NEW YORK, May 3 (Reuters) – Oil prices fell 4% on Wednesday, extending steep losses from the previous session after the US Federal Reserve raised interest rates and as investors fretted about the economy.
Brent futures settled USD 2.99 lower, or 4%, to USD 72.33 a barrel, the global benchmark’s lowest close since December 2021. Brent hit a session low of USD 71.70 a barrel, its lowest since March 20.
US West Texas Intermediate crude (WTI) fell USD 3.06, or 4.3%, to USD 68.60. WTI’s session low was USD 67.95 a barrel, the lowest since March 24.
A day earlier, both benchmarks fell 5%, their biggest daily percentage declines since early January.
On Wednesday afternoon, the Fed raised interest rates by a quarter of a percentage point, pressuring oil prices as traders worried that slower economic growth could hit energy demand.
But the Fed also signaled it may pause further increases, giving officials time to assess the fallout from recent bank failures, wait for the resolution of a political standoff over the US debt ceiling, and monitor inflation.
Banking sector concerns returned to the spotlight on Monday after US regulators seized First Republic, the third major US institution to fail in two months, with JPMorgan Chase & Co (JPM) agreeing to take USD 173 billion of the bank’s loans, USD 30 billion of securities and USD 92 billion of deposits.
“The Fed going into a pause mode should be very supportive for the price of oil,” said Phil Flynn, an analyst at Price Futures Group. “The big question is whether or not we’re going to have more shoes drop in the banking sector.”
The European Central Bank is also expected to raise rates at its policy meeting on Thursday.
Also pressuring oil prices, government data showed US gasoline inventories unexpectedly rose by 1.7 million barrels last week.
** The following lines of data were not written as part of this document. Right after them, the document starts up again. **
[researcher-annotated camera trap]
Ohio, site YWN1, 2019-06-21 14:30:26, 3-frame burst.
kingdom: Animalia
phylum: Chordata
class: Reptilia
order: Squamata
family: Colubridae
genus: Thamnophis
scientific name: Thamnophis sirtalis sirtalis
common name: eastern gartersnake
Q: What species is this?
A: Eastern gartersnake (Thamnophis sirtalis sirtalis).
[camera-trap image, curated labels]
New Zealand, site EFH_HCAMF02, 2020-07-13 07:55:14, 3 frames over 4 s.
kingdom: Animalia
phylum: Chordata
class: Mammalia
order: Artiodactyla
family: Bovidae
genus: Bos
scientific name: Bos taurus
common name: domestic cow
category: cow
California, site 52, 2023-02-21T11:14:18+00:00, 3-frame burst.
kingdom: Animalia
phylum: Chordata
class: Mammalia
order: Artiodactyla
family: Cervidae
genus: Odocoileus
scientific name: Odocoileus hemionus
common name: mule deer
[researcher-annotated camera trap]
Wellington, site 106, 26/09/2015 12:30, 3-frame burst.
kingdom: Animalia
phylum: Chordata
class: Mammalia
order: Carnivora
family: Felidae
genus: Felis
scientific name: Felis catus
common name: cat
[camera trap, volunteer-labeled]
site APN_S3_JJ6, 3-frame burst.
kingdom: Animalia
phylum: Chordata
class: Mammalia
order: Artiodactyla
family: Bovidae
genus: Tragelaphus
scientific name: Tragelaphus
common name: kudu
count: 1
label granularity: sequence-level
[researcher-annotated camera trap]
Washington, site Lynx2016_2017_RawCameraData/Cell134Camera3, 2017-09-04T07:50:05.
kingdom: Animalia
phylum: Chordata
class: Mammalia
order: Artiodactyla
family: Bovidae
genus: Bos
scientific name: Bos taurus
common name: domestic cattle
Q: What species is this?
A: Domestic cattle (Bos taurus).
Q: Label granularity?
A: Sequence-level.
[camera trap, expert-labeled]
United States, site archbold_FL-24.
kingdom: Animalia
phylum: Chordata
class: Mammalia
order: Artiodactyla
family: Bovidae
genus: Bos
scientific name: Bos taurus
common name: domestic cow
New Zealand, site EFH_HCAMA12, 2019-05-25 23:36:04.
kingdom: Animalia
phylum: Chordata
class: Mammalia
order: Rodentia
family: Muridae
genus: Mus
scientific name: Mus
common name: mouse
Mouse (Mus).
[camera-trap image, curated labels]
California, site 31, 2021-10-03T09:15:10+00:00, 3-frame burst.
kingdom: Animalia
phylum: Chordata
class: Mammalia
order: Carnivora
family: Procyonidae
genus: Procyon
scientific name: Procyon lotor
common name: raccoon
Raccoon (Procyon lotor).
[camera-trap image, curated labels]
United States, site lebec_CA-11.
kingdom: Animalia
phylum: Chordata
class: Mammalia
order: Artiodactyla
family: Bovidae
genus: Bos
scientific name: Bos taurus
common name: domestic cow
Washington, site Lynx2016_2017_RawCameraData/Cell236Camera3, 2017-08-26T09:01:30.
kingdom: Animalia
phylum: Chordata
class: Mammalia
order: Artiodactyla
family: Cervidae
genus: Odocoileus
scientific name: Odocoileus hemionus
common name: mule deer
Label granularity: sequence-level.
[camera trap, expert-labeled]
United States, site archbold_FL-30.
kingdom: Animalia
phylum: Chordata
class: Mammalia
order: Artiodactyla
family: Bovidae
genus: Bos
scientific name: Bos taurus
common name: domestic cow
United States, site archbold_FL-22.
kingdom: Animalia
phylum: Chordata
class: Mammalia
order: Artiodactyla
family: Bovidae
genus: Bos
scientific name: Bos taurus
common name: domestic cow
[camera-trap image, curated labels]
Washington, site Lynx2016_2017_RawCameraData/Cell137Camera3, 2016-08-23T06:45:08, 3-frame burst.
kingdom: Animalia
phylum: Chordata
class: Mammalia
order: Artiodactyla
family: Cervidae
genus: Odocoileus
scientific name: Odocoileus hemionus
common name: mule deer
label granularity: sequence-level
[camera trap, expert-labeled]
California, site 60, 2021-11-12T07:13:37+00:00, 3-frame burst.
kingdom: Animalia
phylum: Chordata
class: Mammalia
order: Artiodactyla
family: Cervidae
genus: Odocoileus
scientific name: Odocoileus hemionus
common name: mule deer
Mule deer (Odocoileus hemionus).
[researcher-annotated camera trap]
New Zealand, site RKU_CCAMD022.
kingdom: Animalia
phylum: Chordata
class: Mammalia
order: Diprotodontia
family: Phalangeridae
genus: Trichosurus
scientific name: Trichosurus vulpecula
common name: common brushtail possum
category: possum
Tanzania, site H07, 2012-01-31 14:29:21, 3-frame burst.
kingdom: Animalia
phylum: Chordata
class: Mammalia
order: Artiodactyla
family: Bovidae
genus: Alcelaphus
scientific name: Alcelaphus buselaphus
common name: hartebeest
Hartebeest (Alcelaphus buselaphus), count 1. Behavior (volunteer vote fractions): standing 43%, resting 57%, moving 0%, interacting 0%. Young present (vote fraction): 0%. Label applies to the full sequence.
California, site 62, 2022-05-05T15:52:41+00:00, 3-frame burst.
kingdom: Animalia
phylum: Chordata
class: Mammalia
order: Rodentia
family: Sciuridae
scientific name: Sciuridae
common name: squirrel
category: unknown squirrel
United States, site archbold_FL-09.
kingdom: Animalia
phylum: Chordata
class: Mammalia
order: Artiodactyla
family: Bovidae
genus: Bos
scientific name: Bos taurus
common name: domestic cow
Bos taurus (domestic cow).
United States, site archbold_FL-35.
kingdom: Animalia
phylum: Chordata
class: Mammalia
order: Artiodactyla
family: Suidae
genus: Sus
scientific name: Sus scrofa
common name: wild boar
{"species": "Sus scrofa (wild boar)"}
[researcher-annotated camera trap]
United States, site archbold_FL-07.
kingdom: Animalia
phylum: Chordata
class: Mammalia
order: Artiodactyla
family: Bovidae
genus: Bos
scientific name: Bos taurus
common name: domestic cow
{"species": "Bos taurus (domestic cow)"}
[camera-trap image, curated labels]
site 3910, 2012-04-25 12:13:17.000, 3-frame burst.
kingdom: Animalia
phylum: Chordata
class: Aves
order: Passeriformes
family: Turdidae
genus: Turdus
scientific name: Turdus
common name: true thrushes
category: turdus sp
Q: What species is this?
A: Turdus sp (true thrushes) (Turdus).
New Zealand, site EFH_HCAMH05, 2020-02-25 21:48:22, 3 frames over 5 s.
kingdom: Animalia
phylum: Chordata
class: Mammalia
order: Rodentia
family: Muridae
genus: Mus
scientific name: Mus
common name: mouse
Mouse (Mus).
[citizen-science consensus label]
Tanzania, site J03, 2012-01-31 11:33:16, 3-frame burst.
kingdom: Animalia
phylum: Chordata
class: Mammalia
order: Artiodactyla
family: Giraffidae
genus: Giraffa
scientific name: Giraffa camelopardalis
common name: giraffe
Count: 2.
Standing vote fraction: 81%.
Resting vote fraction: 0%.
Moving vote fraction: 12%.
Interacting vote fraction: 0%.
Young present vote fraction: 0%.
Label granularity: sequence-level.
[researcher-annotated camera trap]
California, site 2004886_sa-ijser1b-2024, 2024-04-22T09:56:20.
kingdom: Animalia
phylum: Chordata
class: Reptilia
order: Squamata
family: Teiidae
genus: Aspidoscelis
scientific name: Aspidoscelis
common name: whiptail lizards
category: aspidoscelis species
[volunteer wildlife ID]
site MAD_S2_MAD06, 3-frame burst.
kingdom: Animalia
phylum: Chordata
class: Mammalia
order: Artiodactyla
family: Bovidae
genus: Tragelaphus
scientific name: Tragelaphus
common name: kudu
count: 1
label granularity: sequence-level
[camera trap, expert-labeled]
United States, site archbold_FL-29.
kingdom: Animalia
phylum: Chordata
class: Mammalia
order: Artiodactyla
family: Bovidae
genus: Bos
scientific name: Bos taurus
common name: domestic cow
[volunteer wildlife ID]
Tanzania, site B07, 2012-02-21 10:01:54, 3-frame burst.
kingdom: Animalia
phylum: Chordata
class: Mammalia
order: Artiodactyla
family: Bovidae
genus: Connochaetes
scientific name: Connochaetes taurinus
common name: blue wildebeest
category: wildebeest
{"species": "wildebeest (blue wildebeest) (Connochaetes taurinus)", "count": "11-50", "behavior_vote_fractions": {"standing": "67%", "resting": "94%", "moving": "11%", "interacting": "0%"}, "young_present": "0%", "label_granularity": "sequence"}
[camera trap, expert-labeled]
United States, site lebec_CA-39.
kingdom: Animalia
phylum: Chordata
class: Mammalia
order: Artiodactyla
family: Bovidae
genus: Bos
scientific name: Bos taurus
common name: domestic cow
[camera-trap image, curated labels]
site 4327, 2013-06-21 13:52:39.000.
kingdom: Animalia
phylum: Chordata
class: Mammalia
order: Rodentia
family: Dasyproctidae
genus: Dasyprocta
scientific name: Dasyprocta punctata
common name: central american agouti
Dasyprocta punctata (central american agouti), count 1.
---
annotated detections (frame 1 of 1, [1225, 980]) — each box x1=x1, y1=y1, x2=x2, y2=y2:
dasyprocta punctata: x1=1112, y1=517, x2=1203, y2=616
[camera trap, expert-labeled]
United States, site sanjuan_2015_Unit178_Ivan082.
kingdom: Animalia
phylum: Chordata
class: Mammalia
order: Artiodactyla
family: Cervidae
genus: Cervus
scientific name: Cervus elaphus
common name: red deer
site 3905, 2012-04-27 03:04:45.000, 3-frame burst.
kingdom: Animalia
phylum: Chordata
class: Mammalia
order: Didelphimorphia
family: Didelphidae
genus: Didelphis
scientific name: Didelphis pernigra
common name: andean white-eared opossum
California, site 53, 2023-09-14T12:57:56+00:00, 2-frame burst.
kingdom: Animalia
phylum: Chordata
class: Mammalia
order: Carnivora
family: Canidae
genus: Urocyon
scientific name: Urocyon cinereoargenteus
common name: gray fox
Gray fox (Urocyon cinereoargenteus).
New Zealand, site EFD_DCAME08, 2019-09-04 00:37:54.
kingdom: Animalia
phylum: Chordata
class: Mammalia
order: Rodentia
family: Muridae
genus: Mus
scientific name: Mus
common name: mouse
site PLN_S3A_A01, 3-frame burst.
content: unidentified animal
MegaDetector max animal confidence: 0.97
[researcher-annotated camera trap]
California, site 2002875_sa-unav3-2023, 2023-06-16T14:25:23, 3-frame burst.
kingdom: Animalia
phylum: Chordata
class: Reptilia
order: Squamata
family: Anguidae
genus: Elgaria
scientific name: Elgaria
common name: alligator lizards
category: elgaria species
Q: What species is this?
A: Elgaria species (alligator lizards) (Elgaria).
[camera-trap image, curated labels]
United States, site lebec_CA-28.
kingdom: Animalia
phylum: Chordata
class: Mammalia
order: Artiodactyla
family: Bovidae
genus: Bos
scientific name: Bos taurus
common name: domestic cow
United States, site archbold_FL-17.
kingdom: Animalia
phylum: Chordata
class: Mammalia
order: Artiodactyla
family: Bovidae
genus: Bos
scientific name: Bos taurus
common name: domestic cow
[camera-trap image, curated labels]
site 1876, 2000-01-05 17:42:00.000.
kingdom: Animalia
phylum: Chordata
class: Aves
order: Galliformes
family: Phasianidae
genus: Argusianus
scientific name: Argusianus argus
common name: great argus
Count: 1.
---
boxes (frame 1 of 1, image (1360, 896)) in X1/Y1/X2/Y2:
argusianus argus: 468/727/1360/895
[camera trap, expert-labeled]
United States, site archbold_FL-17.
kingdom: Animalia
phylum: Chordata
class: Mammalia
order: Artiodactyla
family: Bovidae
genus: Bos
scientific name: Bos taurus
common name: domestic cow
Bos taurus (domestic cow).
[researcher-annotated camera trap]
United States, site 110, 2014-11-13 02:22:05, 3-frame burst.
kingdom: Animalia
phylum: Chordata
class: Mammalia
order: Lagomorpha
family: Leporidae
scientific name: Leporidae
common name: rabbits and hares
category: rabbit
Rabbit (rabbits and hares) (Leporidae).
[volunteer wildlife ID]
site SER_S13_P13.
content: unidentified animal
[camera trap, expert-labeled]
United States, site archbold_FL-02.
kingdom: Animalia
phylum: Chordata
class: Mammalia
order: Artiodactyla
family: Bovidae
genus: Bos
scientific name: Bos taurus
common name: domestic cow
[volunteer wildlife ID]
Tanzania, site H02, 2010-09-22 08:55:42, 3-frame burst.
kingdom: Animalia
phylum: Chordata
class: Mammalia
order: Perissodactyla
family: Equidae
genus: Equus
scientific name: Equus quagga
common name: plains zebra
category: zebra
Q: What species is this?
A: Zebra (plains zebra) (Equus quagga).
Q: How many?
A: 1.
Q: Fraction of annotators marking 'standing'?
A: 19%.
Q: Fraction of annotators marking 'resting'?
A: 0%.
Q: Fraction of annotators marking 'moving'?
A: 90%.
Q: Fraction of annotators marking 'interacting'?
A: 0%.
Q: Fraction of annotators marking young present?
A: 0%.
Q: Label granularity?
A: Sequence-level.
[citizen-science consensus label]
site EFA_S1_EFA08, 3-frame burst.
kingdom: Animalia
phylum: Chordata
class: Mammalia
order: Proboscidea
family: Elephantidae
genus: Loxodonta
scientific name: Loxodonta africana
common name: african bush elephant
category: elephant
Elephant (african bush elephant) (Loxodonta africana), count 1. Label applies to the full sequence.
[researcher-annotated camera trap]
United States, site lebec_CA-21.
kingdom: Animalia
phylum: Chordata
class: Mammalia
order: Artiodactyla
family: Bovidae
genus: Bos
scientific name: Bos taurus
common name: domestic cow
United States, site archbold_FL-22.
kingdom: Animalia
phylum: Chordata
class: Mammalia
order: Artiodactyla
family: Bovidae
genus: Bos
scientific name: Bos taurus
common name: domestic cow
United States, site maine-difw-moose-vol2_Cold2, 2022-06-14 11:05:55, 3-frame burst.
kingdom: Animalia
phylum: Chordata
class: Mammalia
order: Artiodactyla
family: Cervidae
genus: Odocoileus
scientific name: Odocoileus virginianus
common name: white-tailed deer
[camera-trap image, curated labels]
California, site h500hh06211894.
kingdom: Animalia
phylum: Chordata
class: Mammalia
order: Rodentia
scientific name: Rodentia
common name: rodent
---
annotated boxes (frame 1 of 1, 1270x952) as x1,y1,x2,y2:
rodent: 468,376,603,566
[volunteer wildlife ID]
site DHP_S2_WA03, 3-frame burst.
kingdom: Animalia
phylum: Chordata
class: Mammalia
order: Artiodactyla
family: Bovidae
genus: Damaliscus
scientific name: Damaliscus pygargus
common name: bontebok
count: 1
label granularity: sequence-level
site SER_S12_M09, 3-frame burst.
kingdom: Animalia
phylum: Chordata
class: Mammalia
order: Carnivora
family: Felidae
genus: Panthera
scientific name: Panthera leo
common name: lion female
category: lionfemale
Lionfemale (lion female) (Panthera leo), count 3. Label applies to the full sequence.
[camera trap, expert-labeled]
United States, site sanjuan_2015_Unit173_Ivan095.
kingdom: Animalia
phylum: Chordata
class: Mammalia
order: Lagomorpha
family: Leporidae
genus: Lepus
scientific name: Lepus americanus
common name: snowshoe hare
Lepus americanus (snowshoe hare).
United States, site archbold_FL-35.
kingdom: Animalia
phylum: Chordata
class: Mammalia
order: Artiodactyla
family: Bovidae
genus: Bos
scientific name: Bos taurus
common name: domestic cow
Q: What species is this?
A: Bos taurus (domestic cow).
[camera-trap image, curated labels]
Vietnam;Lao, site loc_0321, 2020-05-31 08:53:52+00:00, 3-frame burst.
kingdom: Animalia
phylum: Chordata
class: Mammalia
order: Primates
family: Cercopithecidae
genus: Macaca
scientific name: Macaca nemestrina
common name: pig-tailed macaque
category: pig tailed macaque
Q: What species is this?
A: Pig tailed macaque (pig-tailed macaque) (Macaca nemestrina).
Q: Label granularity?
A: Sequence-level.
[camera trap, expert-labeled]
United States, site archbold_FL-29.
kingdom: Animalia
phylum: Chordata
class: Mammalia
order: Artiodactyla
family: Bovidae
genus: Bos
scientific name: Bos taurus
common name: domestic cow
Analysts polled by Reuters had expected a 1.2-million-barrel drop.
“The most notable thing is that gasoline demand gave back all of the increases that we’d seen in previous weeks,” said Andrew Lipow, president of Lipow Oil Associates in Houston.
US crude inventories fell by 1.3 million barrels in the week, compared with forecasts for a 1.1 million-barrel drop.
In China, data over the weekend showed April manufacturing activity fell unexpectedly in the world’s largest energy consumer and top buyer of crude oil.
Morgan Stanley lowered its forecast for Brent prices to USD 75 a barrel by year-end.
“Downside risk to Russia’s supply and upside risk to China’s demand have largely played out and prospects for 2H tightness have weakened,” the bank said in a note, referring to buoyant exports from Russia despite Western sanctions.